I can produce the temperature blow up with dsf/gpu, and also with coul/long/gpu + pppm. When I used pair hybrid with coul/dsf and table/gpu, the run seems fine in my test. When I switched to using fix nvt instead of fix npt, the gpu runs didn’t cause the temperature blowup anymore, at least in my short runs. Can you also test with fix nvt to make sure that is the case?
This might have something to do with some gpu styles on your particular system with a triclinic box and running npt. I am still narrowing the issue down, hopefully someone on the list can quickly have better ideas.
I’d like to help you debug this problem. It may be related to a previous issue with GPU + NPT that another user and I came across. (see thread http://lammps.sandia.gov/threads/msg42046.html)
I set up a (somewhat) simple example script that leads to similar problems using the rhodo example that’s distributed with lammps. I’m attaching the input script. It produces different results for CPU or GPU. The correct results can be obtained by setting the thermo output to every timestep for the GPU simulation. I think the issue I pointed out in the earlier email still stands, changing the frequency of the thermodynamic output should not change the final answer.
Thank you all for your kind attention on this matter.
Trung, switching to NVT did work for me as well. There are some conditions
on my simulations that it will be useful to use GPU and a fixed volume.
Once again, thanks!
Can you rebuild the GPU package with the attached lal_answer.cpp file? (i.e. save a copy of the current lal_answer.cpp, put the attached file into lib/gpu/, make clean and make -f Makefile.your_machine to build libgpu.a). After that, remove the current LAMMPS binary in src/ and rebuild LAMMPS.

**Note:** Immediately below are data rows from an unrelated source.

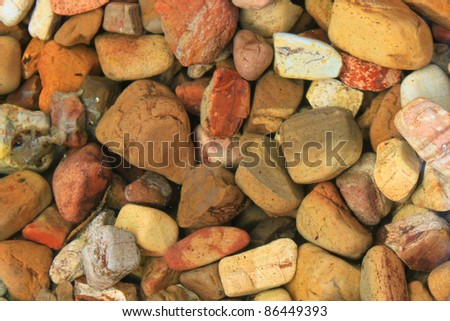 Rocks in a shallow pond - stock photo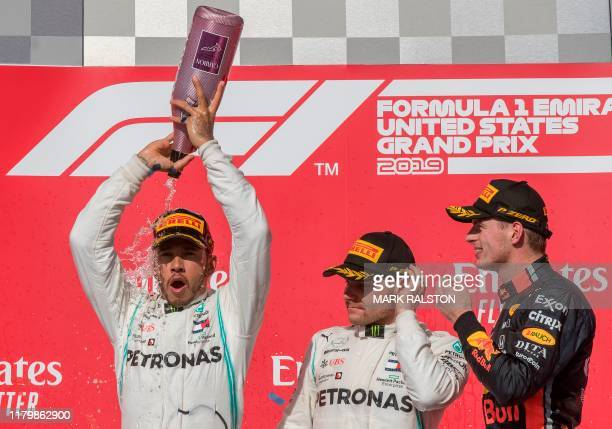 Lewis Hamilton of Great Britain driving the Mercedes AMG Petronas F1 Team celebrates after being crowned World Champion during his second place...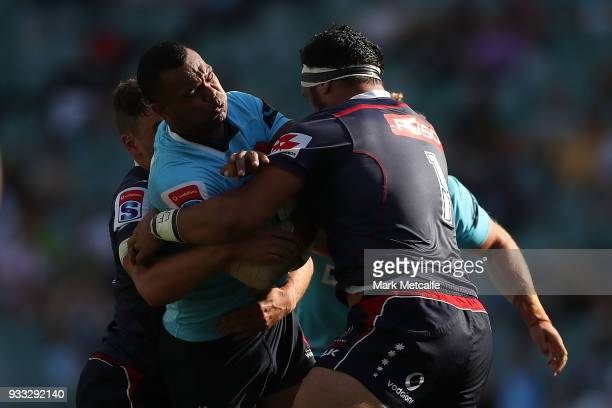 Kurtley Beale of the Waratahs is tackled during the round five Super Rugby match between the Waratahs and the Rebels at Allianz Stadium on March 18...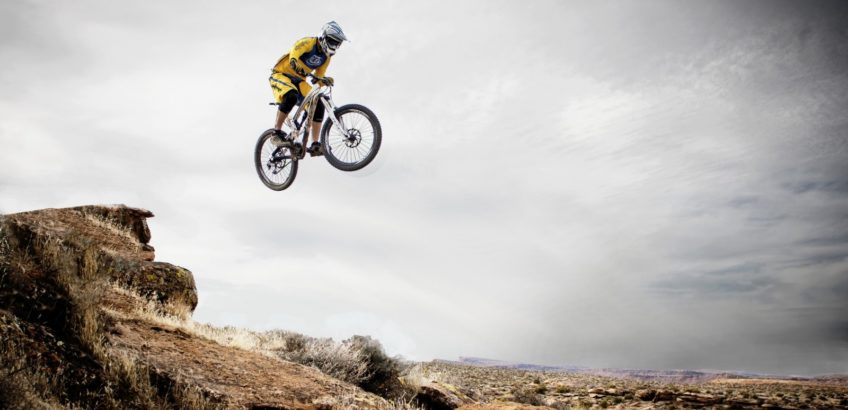 mountain-biker-jumping-over-rocks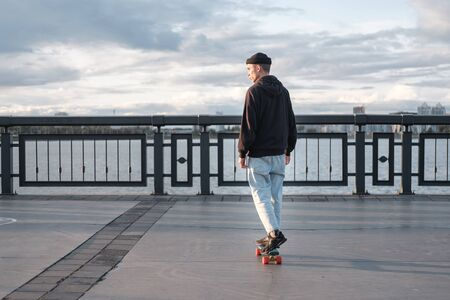 A young teenager rides on a longboard, starting at the foot. teenager in a hat and a black hoodie rides on a skateboard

I think I fixed a bug with accumulating virial with the GPU pacakge when energy is not accumulated (eflag == 0 and vflag != 0) for the GPU pair styles that require charges. I would like to have both of you check with your systems to make sure that the bug fix works. I used your input files comparing GPU double precision vs. CPU runs, and they all match in my short runs.
I still can't match the GPU double prec and CPU results for pair dsf and
ewald. Minimization run matches 100% with dsf. T is not blowing up
anymore but is still very high and tilted the box too far.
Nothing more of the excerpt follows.